— TEXT PASSAGE —

:::::

The ARNO Security Policy for this Web Site

ARNO Members are requested to comply with the following policy and their duty to other Members.

Members will be aware that security always costs time and effort to establish and also needs constant monitoring. This security policy is intended to limit exposure and risk and is the basis for applying appropriate security to the ARNO Members Only Web Site. It is not intended to be too onerous – any questions to the Secretary.

This Security Policy addresses the following key aspects:

• Security Awareness
• Access Control and Monitoring
• Routine Backups
• Password Management
• Mobile Security
• Physical Security

1. Security Awareness
ARNO members are requested to be security aware and ensure that their close family – advice and guidance are provided on this web site – please contact the Secretary is your require help regarding the security of your computer or for more information.

2. Access Control and Monitoring
Be sure you to only inform people about the ARNO Members Only Web Site on a ‘need to know’ basis. If your computer is used by others (say family members) then be sure that you know who, when, why, and how they are accessing your system. Do not leave your computer unattended once you have logged on to the ARNO Members Only Web Site – log off before if not actually using.

3. Routine Backups
It is good practise to routinely back up all systems, store backups in a separate place, and test the backups.

4. Password Management
To maintain maximum security, please use the following guidelines:
• Change your password regularly – if you make regular changes to your entry then we recommend once a month (for others once every 6 months or so) – there is an option in the Member Update section to do this.

:::::

— DATASET RECORDS —
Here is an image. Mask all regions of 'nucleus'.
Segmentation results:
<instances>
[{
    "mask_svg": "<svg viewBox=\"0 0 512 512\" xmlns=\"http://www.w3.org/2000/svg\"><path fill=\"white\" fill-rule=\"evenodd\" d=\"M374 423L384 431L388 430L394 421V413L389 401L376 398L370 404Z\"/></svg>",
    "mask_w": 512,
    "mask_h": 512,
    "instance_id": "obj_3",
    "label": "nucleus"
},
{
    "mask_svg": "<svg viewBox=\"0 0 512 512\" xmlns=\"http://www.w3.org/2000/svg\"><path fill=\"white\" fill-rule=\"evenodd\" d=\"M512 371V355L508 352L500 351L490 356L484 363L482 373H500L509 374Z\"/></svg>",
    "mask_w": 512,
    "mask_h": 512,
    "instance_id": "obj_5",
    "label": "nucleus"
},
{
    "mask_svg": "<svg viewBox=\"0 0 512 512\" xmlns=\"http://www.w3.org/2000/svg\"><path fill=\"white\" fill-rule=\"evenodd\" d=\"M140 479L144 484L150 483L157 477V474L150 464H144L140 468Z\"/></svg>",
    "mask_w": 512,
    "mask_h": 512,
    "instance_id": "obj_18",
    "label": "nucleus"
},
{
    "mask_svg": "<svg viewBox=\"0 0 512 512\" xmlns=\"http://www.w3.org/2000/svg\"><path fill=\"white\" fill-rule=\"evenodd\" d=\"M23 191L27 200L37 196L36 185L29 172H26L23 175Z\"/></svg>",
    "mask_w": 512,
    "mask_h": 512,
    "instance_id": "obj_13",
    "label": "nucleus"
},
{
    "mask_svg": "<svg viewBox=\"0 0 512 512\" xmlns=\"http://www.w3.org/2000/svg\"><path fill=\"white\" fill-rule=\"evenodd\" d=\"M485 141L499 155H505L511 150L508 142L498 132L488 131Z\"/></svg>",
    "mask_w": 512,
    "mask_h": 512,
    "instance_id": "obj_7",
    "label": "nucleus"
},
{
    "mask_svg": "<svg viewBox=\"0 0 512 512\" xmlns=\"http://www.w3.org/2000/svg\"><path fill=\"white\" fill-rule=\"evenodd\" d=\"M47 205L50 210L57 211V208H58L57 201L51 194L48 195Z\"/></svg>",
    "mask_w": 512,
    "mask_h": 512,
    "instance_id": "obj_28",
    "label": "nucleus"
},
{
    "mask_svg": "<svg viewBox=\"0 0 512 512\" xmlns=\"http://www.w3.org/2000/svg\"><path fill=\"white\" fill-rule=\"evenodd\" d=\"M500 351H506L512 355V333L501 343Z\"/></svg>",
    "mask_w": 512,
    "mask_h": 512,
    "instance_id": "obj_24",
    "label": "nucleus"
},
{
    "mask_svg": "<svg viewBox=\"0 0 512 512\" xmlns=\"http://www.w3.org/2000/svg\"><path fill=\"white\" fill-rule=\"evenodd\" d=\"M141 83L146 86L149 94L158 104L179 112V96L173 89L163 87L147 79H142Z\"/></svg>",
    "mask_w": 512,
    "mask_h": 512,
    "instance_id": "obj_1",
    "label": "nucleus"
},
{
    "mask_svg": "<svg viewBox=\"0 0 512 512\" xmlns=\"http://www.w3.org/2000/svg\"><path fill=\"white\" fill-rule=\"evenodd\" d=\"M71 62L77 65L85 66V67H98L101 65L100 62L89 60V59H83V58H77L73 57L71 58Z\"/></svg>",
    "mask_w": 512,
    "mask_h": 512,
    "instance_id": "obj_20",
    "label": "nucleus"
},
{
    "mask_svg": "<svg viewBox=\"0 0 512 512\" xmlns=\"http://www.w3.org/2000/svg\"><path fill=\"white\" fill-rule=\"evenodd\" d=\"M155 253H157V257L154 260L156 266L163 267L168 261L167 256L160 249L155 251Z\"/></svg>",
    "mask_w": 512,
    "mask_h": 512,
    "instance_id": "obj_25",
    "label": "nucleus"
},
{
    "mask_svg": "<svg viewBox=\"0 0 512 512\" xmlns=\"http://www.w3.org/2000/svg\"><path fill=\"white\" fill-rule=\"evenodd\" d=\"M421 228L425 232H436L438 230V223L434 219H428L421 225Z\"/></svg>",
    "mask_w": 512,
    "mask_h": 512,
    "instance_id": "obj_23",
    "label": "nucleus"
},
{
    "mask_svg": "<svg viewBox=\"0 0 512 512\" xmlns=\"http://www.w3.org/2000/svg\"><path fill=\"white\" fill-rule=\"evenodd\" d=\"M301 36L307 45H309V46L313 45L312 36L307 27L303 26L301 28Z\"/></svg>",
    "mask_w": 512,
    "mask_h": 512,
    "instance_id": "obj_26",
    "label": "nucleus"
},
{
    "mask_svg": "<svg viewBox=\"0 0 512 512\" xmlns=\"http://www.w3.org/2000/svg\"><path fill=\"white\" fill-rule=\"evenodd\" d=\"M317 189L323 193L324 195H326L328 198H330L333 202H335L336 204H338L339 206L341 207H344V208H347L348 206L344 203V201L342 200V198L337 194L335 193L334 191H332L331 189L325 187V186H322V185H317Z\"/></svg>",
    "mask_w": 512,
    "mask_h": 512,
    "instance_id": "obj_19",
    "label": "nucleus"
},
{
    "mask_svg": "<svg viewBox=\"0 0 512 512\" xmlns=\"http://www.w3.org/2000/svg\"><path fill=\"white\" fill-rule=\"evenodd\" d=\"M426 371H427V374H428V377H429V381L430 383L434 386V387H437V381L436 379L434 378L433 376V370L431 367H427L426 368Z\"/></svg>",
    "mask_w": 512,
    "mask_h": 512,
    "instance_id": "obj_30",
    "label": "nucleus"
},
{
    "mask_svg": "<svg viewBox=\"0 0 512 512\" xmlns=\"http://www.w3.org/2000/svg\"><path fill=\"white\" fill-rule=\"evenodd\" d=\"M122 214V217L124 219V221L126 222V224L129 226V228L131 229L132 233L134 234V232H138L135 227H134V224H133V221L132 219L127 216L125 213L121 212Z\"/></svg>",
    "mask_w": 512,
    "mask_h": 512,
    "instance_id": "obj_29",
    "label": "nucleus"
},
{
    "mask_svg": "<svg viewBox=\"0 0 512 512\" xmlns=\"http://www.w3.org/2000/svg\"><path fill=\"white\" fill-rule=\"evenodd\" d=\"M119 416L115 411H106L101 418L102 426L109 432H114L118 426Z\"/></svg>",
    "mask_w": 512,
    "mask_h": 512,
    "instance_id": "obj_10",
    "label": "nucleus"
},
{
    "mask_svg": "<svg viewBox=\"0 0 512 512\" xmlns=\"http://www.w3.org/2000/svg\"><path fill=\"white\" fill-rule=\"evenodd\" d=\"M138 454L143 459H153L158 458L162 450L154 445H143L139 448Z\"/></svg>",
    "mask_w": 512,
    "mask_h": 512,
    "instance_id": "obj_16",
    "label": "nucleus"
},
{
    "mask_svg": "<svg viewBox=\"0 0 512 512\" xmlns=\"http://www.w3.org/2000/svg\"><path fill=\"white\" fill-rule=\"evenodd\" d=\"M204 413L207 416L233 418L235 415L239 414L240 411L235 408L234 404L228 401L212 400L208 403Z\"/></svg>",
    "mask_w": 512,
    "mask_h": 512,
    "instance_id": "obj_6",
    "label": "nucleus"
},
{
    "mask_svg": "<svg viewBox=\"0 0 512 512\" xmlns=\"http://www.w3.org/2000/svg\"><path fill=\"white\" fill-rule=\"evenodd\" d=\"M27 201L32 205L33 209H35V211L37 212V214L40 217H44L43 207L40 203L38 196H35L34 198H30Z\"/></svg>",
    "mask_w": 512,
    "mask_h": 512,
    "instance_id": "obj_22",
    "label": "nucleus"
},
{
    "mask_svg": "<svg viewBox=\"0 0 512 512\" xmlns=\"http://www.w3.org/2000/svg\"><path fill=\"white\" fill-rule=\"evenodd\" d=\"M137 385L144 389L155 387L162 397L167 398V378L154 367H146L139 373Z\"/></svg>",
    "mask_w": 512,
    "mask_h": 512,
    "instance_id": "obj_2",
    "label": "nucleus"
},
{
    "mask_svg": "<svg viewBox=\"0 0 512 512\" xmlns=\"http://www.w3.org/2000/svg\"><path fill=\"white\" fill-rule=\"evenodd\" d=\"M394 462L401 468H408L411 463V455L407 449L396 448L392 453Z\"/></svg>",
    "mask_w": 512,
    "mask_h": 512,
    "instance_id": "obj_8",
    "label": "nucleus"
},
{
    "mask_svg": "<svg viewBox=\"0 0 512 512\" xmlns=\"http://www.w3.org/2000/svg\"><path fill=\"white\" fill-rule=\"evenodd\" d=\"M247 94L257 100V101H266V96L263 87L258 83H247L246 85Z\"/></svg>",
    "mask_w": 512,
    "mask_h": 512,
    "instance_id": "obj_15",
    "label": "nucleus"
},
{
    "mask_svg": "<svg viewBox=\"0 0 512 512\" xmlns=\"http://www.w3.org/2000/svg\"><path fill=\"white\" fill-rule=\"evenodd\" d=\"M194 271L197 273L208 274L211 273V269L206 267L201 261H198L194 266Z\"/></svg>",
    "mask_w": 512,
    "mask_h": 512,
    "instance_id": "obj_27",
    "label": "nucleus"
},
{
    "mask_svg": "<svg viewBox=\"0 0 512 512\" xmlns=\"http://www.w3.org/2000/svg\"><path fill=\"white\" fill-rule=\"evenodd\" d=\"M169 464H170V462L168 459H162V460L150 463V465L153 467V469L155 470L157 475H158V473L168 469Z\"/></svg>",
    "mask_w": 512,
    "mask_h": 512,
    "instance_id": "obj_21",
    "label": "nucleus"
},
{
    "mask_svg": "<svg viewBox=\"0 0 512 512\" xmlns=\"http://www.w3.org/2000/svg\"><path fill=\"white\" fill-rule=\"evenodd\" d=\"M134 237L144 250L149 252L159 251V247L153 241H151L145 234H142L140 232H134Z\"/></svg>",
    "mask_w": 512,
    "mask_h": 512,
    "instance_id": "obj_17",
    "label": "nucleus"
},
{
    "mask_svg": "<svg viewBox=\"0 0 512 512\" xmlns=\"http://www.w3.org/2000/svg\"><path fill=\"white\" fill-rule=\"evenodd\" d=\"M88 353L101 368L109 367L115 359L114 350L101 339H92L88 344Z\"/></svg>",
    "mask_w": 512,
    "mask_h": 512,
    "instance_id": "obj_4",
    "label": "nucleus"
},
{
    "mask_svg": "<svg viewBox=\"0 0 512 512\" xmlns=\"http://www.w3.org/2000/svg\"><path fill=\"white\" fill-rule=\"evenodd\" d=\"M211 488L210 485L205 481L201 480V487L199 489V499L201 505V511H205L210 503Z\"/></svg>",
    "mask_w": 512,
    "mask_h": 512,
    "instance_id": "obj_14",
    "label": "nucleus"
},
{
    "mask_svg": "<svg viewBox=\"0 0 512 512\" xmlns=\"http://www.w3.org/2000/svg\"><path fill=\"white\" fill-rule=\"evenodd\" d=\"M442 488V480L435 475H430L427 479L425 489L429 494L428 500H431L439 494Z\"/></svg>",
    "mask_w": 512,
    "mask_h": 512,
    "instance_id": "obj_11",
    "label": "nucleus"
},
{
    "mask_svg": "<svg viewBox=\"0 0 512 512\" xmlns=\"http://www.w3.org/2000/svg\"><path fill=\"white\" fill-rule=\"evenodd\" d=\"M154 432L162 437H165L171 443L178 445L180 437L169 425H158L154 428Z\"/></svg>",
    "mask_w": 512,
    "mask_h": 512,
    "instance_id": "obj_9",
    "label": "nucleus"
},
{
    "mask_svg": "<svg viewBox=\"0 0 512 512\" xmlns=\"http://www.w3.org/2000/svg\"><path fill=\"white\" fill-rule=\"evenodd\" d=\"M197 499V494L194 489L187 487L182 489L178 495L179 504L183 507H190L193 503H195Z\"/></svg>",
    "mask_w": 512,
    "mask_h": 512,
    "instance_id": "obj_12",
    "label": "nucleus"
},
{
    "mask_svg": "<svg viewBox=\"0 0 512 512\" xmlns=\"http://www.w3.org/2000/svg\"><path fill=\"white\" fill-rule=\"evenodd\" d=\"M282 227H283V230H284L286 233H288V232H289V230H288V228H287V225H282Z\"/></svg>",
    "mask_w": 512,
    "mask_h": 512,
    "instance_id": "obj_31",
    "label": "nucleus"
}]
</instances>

:::::

— TO DO —
**1)** Decide whether each statement below agrees with the ARNO security policy. Answer yes or no for each, and quote the exact words of the policy that settle it.
(a) The policy says it is not meant to be too onerous.
(b) The policy recommends keeping backups in the same place as the systems they copy.
(c) Members who make regular changes to their entry are advised to change their password once a month.
**2)** Carry on the ARNO security policy from the end of its last password guideline.

— ANSWER LIST —
**1)**
(a) Yes. "It is not intended to be too onerous"
(b) No. "store backups in a separate place"
(c) Yes. "if you make regular changes to your entry then we recommend once a month"

**2)**
• Do not choose easily to guess words. i.e. your name, or organisational name
• Use a mix of letters and numbers.
• Avoid storing your passwords on your computer
• Ensure that your PC cannot be observed through an external window
• Avoid using the same password to access more than one system
• Do not tell others your ARNO Password or Membership Number

5. Mobile Security
Encrypt all data on laptops if leaving secure premises or your home. Do not keep information from the ARNO Membership List on your laptop. Avoid logging onto the Membership List via your mobile phone linked to your laptop. Secure your laptop with something like a wire strop if leaving it unattended. Ensure that your screen display ‘times out’ after 2 minutes and is password protected.

6. Physical Security
Physically secure all laptops, desktops, servers, and peripherals when not in use. Avoid storing copies of the Membership List on Floppy Disk or other media – if need to keep locked up when not in use.